┌──

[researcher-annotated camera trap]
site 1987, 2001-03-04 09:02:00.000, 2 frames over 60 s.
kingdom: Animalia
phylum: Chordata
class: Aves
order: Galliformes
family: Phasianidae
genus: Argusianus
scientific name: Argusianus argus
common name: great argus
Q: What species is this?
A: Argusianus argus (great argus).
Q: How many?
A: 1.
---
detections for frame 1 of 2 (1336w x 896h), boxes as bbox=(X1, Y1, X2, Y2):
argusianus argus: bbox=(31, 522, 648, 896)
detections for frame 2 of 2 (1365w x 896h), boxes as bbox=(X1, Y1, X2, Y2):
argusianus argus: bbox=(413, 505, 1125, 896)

└──

__Activity__
Copy each record exactly, leaving nothing out.

__Exercise solution__
[researcher-annotated camera trap]
site 1987, 2001-03-04 09:02:00.000, 2 frames over 60 s.
kingdom: Animalia
phylum: Chordata
class: Aves
order: Galliformes
family: Phasianidae
genus: Argusianus
scientific name: Argusianus argus
common name: great argus
Q: What species is this?
A: Argusianus argus (great argus).
Q: How many?
A: 1.
---
detections for frame 1 of 2 (1336w x 896h), boxes as bbox=(X1, Y1, X2, Y2):
argusianus argus: bbox=(31, 522, 648, 896)
detections for frame 2 of 2 (1365w x 896h), boxes as bbox=(X1, Y1, X2, Y2):
argusianus argus: bbox=(413, 505, 1125, 896)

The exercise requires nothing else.